**WORK REQUIRED:**
Check every line of the material below, and show those that contain "taurinus".

--------------------------------

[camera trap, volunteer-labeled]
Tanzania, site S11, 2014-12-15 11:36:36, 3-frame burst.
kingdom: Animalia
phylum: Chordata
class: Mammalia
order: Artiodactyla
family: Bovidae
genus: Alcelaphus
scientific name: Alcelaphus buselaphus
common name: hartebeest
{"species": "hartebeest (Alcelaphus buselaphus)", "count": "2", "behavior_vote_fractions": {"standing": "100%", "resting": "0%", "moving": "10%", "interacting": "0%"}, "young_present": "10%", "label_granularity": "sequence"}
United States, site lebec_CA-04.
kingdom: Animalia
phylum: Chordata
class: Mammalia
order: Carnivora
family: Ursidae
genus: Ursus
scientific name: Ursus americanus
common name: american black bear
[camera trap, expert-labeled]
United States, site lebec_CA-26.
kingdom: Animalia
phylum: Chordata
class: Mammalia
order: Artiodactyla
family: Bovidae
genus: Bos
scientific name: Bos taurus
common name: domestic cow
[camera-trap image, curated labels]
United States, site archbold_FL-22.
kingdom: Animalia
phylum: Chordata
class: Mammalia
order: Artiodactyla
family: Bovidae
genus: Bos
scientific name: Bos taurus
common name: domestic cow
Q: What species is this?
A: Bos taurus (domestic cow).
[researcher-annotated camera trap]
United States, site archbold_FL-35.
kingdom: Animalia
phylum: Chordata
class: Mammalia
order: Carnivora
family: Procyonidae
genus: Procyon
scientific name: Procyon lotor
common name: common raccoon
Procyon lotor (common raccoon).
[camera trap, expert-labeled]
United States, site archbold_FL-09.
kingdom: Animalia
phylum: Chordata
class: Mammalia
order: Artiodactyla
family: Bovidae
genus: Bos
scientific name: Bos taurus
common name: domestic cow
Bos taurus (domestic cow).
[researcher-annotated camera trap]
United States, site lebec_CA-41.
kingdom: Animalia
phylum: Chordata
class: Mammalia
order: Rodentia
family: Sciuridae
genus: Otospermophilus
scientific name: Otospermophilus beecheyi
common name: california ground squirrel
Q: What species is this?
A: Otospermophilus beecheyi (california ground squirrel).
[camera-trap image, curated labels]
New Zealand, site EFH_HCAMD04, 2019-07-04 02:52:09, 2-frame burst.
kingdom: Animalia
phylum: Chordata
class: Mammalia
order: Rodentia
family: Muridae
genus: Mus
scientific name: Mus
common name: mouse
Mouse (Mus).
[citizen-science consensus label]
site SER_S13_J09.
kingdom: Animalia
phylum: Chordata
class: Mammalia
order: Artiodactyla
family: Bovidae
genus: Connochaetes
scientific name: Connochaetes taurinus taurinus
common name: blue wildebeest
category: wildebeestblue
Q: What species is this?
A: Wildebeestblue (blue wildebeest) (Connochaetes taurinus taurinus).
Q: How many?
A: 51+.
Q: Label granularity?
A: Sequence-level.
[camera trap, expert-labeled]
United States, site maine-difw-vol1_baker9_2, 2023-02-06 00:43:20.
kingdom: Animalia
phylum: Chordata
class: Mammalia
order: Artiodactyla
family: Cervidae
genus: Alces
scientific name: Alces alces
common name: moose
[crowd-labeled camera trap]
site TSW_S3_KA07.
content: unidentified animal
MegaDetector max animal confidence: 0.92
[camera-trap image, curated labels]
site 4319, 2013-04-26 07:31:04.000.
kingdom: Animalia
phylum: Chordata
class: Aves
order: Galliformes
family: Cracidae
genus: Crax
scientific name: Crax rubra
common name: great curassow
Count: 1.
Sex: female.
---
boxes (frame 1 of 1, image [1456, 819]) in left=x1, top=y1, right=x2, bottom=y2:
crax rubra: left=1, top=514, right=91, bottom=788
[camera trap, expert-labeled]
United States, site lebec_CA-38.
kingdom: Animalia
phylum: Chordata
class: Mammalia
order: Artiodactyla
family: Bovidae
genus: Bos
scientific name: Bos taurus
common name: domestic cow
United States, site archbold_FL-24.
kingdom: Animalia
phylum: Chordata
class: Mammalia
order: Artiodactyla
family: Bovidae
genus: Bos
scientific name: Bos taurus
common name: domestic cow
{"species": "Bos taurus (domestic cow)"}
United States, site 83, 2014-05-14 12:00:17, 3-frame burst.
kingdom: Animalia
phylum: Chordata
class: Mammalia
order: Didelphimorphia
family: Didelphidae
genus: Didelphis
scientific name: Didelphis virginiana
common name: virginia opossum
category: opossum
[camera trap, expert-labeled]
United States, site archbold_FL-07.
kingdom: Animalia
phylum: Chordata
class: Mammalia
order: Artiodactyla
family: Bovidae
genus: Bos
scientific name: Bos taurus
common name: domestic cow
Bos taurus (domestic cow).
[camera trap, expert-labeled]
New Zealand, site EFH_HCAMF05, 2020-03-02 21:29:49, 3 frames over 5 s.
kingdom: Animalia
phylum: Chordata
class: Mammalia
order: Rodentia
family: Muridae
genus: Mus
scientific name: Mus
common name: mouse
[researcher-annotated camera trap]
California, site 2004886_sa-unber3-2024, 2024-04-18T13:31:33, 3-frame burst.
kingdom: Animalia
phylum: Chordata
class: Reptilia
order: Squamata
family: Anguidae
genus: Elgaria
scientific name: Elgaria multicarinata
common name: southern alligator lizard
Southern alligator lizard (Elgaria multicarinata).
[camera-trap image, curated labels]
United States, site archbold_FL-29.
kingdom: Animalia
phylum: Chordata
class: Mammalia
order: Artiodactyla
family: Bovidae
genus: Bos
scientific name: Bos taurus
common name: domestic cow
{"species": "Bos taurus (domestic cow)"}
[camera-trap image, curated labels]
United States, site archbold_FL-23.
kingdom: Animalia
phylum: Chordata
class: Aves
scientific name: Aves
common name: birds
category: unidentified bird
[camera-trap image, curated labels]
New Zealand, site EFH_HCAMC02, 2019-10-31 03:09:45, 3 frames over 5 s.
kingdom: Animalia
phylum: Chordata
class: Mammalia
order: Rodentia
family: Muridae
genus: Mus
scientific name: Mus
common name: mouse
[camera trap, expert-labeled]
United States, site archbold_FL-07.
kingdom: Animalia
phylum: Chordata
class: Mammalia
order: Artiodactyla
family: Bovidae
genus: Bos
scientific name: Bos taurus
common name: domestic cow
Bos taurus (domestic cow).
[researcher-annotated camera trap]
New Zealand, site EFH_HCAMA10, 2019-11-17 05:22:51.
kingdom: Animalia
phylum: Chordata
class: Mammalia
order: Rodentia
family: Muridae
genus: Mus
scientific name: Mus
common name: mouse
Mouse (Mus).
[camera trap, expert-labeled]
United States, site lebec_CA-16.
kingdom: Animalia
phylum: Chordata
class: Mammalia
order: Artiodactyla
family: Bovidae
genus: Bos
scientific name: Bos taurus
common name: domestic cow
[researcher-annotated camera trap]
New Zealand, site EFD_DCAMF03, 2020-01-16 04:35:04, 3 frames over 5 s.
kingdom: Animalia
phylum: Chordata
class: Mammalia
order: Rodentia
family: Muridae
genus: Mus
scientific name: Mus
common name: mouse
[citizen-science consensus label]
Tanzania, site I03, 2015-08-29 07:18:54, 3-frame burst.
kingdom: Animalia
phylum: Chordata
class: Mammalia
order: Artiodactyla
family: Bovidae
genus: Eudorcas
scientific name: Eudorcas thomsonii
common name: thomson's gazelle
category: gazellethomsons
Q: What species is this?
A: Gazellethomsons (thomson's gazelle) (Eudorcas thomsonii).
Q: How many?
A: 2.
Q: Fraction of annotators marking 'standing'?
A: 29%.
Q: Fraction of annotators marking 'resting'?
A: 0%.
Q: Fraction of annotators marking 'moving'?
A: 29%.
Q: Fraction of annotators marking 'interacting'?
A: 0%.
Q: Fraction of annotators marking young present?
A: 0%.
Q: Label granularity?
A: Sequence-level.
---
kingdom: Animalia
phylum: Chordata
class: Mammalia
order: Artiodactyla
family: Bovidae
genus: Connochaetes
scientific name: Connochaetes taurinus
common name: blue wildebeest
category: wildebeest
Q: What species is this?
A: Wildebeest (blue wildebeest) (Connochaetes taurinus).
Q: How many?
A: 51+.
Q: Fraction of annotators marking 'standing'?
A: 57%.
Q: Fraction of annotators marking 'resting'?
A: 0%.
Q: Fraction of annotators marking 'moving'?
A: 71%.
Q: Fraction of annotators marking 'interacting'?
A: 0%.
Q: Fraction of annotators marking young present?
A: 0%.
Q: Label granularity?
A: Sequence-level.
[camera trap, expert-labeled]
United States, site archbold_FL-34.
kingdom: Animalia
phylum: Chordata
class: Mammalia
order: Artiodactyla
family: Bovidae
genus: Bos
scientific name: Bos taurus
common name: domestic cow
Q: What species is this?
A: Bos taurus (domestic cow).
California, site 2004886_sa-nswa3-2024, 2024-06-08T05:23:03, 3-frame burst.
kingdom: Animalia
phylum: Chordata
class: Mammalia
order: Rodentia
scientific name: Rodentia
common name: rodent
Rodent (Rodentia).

--------------------------------

**ANSWER TO THIS EXERCISE:**
scientific name: Connochaetes taurinus taurinus
A: Wildebeestblue (blue wildebeest) (Connochaetes taurinus taurinus).
scientific name: Connochaetes taurinus
A: Wildebeest (blue wildebeest) (Connochaetes taurinus).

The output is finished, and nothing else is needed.